Graphics cards can easily use up all the pixel pipelines with relative ease, so the problem with making a graphics chip "wider" issue is not being able to find more data to munch on, rather it is finding out if the ability to issue more pixels through the chip each cycle is worth the added die space, given the fact that the required bandwidth goes up as well. It's a performance maximization / cost minimization issue.
For general-purpose microprocessors on the other hand, especially integer based, the problem is similar, but because the code is not so parallel, the bandwidth required is not so high, and because the code "jumps" a lot more, the benefits seen from reducing latency become much more apparent than they do on graphics chips. Graphics processing is like a lot of scientific FP code: they can exploit a lot of instruction level parallelism, but they tend to be bandwidth limited, which also limits the usefulness of adding in more functional units. Generally, integer apps require low latency, so that they can issue another instruction, as they tend to be data-dependant as compared to graphics/FP code.

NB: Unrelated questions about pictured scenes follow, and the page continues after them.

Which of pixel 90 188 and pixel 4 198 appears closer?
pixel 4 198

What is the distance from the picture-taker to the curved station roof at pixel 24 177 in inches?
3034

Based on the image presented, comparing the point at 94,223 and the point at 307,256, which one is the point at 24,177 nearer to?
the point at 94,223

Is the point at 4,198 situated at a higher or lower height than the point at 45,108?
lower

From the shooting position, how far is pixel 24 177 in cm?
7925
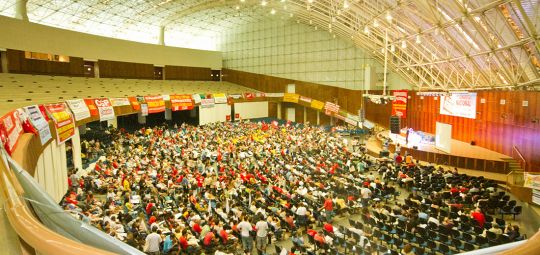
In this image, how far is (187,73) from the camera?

While I'm not a graphics buff, I don't (right now) see a reason why they should, in particular, move to a processing paradigm that allows fast swapping of instruction streams, as they (as far as I understand it) tend to be bandwidth bound anyway.
For further proof, look at the Kryo: they chose a mode of rendering that radically reduces the amount of bandwidth needed. If you take an Nvidia chip with the same amount of bandwidth, the Kryo would utterly destroy it. I'd love to be shown otherwise ('cause I need to learn more

), but I don't understand why graphics chips would be more latency bound than bandwidth bound.